Re: Distributivity in Tropashko's Lattice Algebra

Marshall Spight wrote:
> Mikito Harakiri wrote:
> >
> > (a join c)
> > union
> > (b join c)
> > union
> > (a join b) = b union c
> >
> > This single equation is equivalent to both predecessors. Indeed to
> > derive the first one, join both sides with "c". On left side leverage
> > distributivity, and on the right side apply absorption law. This gives
> >
> > (a join c)
> > union
> > (b join c)
> > union
> > (a join b join c) = c
>
>
> Mikito,
>
> I have reread your post a few times. I follow all of it except the
> above. I don't see how you can apply distributivity and absorbtion
> at the same time and go from the first to the second. (I think I
> am only capable of understanding proofs that go one step at a time.
> If that.)

Gluing several steps into one is certainly a sloppy way to cause confusion:-)

1. Join both sides with "c":

((a join c)
union
(b join c)
union
(a join b)) join c = (b union c) join c

2) Absorption law on the right:

((a join c)
union
(b join c)
union
(a join b)) join c = c

3) The lattice algebra of the header relations is distributive.

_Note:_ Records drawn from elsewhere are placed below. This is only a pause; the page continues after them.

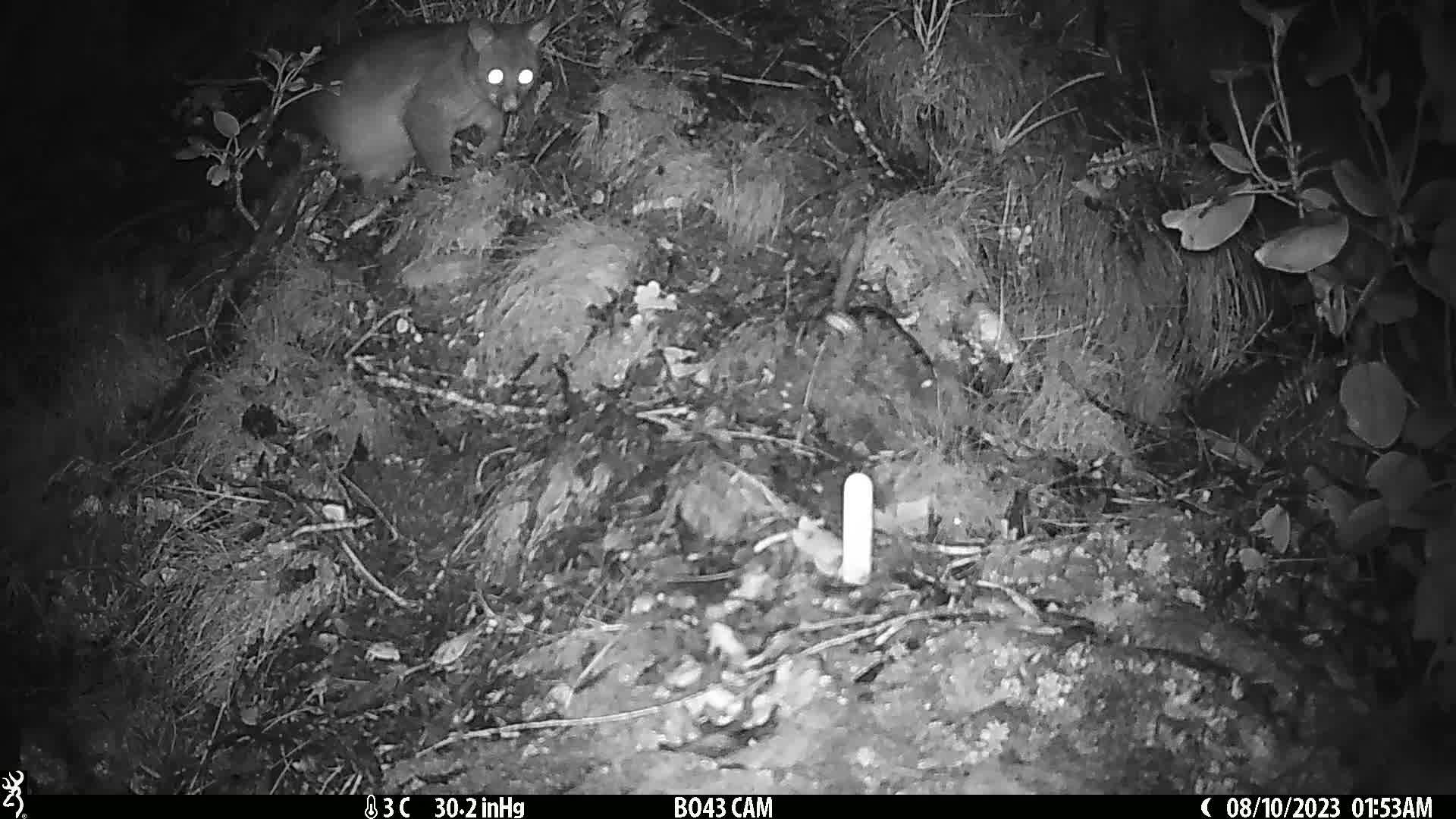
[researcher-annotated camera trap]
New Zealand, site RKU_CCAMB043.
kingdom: Animalia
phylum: Chordata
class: Mammalia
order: Diprotodontia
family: Phalangeridae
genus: Trichosurus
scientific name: Trichosurus vulpecula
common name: common brushtail possum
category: possum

Apply distributive law on the left:

((a join c join c)
union
(b join c join c)
union
(a join b join c)) = c

4) Idempotence:

((a join c)
union
(b join c)
union
(a join b join c)) = c

> Checking to make sure I understand your terminology:
>
> a, b, c are empty relations with the same headers (same set of
> attributes)
> as A, B, and C, respectively.

Right.

> a < b means a has a *not necessarily proper* subset of the attributes
> of b.

Well, formally

a < b

means

a join b = b
a union b = a

For the sublattice of header relations (which is algebra of sets) it is indeed the same as the subset of attributes.

> (This is a partial order, yes?)
 

Yep Received on Wed Aug 17 2005 - 19:04:12 CEST